▸ **Text provided**
★ ★ ★ ★

1

After using certain foods e.g. fish, spinach the remaining trash/waste food starts to smell and my tiny flat starts smelling of fish etc. I cannot take the rubbish out daily and if I put them in plastic bags I notice the smell keeps coming out, maybe these bags are porous.

I'm thinking the best thing is to put them in plastic containers and take them out once a week. Any ideas? If I get those small plastic bags with air tight written on them will that be sufficient to contain any smells?

In the same light, when putting foods inside a fridge/freezer is there a specific type of bag one should use to ensure odours do not travel. I notice that some refrigerator bags are so thin they might not actually contain smells?

★ ★ ★ ★

▸ **Segmentation data**
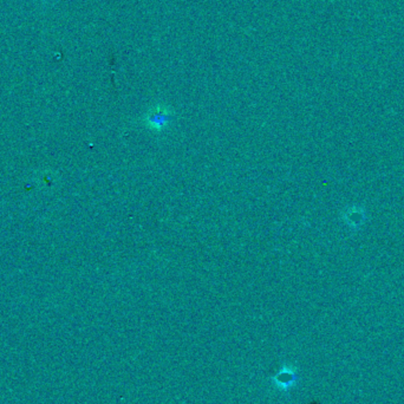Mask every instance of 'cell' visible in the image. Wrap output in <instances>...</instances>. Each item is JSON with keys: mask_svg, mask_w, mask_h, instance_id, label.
<instances>
[{"mask_svg": "<svg viewBox=\"0 0 404 404\" xmlns=\"http://www.w3.org/2000/svg\"><path fill=\"white\" fill-rule=\"evenodd\" d=\"M174 119V111L164 104H156L146 113L144 124L154 131H162Z\"/></svg>", "mask_w": 404, "mask_h": 404, "instance_id": "1", "label": "cell"}]
</instances>
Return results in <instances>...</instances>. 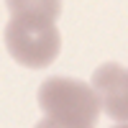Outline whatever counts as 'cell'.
Listing matches in <instances>:
<instances>
[{"label": "cell", "mask_w": 128, "mask_h": 128, "mask_svg": "<svg viewBox=\"0 0 128 128\" xmlns=\"http://www.w3.org/2000/svg\"><path fill=\"white\" fill-rule=\"evenodd\" d=\"M92 87L105 115L118 126H128V67L118 62L100 64L92 74Z\"/></svg>", "instance_id": "3957f363"}, {"label": "cell", "mask_w": 128, "mask_h": 128, "mask_svg": "<svg viewBox=\"0 0 128 128\" xmlns=\"http://www.w3.org/2000/svg\"><path fill=\"white\" fill-rule=\"evenodd\" d=\"M5 46L20 67L44 69L54 64L62 51V34L56 20L34 16H10L5 26Z\"/></svg>", "instance_id": "7a4b0ae2"}, {"label": "cell", "mask_w": 128, "mask_h": 128, "mask_svg": "<svg viewBox=\"0 0 128 128\" xmlns=\"http://www.w3.org/2000/svg\"><path fill=\"white\" fill-rule=\"evenodd\" d=\"M10 16H34L56 20L62 16V0H5Z\"/></svg>", "instance_id": "277c9868"}, {"label": "cell", "mask_w": 128, "mask_h": 128, "mask_svg": "<svg viewBox=\"0 0 128 128\" xmlns=\"http://www.w3.org/2000/svg\"><path fill=\"white\" fill-rule=\"evenodd\" d=\"M38 108L44 118L41 128H92L100 118V98L92 82L69 80V77H49L38 84L36 92Z\"/></svg>", "instance_id": "6da1fadb"}]
</instances>
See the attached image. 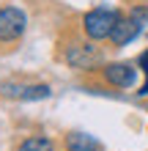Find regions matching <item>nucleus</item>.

★ ★ ★ ★

▸ **Exercise directions**
In the post about food waste odors, copy the stretch from "After using certain" through "actually contain smells?".

▸ **Problem solution**
After using certain foods e.g. fish, spinach the remaining trash/waste food starts to smell and my tiny flat starts smelling of fish etc. I cannot take the rubbish out daily and if I put them in plastic bags I notice the smell keeps coming out, maybe these bags are porous.

I'm thinking the best thing is to put them in plastic containers and take them out once a week. Any ideas? If I get those small plastic bags with air tight written on them will that be sufficient to contain any smells?

In the same light, when putting foods inside a fridge/freezer is there a specific type of bag one should use to ensure odours do not travel. I notice that some refrigerator bags are so thin they might not actually contain smells?